**Stated exercise**
Copy the records below word for word, from the first line through the line that contains "1252 centimetres", including that line.

**Provided records**
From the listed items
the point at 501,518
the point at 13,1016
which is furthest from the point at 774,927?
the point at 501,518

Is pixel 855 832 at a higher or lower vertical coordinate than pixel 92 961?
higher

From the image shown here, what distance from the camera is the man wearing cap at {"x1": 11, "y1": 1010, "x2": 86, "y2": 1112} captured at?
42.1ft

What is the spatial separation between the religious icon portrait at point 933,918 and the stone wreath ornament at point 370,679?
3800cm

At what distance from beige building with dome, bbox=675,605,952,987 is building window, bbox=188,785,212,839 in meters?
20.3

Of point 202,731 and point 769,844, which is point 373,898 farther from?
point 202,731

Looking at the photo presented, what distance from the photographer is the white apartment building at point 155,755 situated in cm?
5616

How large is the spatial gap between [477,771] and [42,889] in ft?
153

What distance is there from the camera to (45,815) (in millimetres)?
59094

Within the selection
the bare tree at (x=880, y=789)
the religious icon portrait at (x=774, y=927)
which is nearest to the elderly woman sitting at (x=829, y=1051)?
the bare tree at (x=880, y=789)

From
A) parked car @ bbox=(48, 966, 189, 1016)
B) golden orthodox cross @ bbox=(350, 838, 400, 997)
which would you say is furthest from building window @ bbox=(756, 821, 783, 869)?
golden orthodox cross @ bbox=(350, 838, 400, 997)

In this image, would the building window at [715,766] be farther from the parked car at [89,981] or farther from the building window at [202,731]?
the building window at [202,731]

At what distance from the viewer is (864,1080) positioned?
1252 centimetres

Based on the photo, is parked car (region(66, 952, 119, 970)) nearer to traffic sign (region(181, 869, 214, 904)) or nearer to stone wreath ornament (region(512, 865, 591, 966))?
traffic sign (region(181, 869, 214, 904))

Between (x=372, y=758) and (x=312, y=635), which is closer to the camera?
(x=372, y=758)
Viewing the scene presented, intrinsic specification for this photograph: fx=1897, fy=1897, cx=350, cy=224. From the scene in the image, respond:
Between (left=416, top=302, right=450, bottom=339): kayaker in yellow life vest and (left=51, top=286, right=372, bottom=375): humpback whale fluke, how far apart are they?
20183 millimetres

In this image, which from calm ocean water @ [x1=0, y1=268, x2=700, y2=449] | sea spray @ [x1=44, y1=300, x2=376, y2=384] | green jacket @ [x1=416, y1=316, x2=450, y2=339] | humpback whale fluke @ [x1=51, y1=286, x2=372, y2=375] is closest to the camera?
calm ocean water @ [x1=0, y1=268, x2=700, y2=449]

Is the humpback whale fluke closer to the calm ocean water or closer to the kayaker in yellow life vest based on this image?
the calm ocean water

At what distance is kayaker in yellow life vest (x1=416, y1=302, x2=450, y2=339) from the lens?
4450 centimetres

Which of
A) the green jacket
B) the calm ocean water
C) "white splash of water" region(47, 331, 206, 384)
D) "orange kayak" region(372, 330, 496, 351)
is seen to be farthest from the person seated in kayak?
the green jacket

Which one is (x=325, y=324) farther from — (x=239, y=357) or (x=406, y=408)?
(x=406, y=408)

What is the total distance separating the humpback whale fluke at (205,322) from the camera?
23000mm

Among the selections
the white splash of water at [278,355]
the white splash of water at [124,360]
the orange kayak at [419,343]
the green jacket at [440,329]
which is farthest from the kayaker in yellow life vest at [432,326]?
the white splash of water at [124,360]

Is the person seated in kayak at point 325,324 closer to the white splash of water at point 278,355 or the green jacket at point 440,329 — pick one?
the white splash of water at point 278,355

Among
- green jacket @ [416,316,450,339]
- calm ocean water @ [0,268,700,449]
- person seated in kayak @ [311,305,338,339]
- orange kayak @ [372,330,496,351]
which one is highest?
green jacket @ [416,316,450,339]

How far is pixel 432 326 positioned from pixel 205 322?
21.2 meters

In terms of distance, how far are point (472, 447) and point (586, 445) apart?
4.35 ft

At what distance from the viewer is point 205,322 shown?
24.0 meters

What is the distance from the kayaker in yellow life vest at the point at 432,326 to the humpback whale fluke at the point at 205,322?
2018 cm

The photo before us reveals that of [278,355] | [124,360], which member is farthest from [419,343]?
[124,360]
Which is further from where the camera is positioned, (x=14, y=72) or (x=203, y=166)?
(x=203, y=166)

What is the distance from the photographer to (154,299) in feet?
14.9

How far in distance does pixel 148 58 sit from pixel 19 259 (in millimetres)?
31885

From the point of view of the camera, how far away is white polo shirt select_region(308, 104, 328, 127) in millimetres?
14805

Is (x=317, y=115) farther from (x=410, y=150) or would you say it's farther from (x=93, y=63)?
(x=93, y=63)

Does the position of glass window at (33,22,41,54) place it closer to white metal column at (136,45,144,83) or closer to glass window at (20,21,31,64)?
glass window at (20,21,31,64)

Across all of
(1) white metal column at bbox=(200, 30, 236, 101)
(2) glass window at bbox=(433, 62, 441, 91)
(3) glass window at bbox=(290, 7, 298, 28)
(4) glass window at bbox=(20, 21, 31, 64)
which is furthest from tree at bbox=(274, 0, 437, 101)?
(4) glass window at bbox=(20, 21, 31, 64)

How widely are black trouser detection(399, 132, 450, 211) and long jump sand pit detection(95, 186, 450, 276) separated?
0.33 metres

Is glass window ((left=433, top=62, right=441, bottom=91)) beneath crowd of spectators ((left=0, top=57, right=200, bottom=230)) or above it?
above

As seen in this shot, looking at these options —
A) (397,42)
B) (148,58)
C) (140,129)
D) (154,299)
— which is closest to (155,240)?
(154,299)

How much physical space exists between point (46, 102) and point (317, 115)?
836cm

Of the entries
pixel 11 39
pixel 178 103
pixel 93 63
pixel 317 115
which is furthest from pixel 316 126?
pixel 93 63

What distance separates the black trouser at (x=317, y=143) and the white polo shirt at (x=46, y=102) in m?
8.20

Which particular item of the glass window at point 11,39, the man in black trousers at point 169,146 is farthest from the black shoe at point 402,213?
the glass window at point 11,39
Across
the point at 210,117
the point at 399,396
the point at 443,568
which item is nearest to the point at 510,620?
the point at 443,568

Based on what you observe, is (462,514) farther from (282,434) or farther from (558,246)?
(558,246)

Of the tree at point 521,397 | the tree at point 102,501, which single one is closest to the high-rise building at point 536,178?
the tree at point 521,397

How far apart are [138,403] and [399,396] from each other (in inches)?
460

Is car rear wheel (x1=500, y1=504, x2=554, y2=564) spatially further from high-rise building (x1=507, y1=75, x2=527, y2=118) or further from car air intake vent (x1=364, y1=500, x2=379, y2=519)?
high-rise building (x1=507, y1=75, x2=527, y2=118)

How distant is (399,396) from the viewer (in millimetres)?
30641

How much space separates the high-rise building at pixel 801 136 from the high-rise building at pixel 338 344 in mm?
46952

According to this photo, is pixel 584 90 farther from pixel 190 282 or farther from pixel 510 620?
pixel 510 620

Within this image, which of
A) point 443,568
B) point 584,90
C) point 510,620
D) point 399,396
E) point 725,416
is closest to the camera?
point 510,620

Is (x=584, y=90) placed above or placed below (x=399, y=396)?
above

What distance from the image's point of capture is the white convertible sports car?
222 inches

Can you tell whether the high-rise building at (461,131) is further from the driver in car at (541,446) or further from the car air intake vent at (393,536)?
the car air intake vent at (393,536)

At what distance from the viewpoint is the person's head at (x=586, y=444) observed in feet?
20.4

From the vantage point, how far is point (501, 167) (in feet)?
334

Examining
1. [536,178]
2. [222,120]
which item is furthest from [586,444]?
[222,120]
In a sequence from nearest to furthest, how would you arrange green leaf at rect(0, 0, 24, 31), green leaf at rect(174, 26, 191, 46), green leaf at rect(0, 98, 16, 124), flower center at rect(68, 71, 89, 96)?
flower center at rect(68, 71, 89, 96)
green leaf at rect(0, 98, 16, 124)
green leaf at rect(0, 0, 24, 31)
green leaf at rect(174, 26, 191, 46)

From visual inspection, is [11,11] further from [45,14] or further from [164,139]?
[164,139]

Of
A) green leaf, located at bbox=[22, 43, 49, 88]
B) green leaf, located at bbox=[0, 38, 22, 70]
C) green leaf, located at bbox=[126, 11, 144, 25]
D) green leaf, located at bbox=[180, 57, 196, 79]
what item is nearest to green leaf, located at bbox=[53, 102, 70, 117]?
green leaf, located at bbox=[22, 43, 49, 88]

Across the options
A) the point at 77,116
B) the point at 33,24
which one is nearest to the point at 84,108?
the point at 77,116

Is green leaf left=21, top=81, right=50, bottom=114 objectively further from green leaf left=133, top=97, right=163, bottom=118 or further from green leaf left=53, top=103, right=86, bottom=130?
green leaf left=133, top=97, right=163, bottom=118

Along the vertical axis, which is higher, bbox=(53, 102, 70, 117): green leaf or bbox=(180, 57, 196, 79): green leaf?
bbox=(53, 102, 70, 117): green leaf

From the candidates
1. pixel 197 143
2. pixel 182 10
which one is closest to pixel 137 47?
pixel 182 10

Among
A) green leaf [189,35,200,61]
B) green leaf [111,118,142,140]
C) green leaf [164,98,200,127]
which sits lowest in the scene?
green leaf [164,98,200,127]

**Response**
From the listed items
the point at 501,518
the point at 13,1016
which is furthest from the point at 774,927?
the point at 501,518

Is pixel 855 832 at a higher or lower vertical coordinate than pixel 92 961?
higher

From the image shown here, what distance from the camera is the man wearing cap at {"x1": 11, "y1": 1010, "x2": 86, "y2": 1112} captured at?
42.1ft

What is the spatial separation between the religious icon portrait at point 933,918 and the stone wreath ornament at point 370,679?
3800cm

At what distance from beige building with dome, bbox=675,605,952,987 is building window, bbox=188,785,212,839 in meters?
20.3

Of point 202,731 and point 769,844, which is point 373,898 farther from?
point 202,731

Looking at the photo presented, what distance from the photographer is the white apartment building at point 155,755 situated in cm?
5616

How large is the spatial gap between [477,771] and [42,889] in ft?
153

What distance is there from the camera to (45,815) (in millimetres)?
59094

Within the selection
the bare tree at (x=880, y=789)
the religious icon portrait at (x=774, y=927)
which is nearest to the elderly woman sitting at (x=829, y=1051)?
the bare tree at (x=880, y=789)

From
A) parked car @ bbox=(48, 966, 189, 1016)
B) golden orthodox cross @ bbox=(350, 838, 400, 997)
which would you say is furthest from building window @ bbox=(756, 821, 783, 869)?
golden orthodox cross @ bbox=(350, 838, 400, 997)

In this image, would the building window at [715,766] be farther from the parked car at [89,981] or farther from the building window at [202,731]?
the building window at [202,731]

At what distance from the viewer is (864,1080) positioned?
1252 centimetres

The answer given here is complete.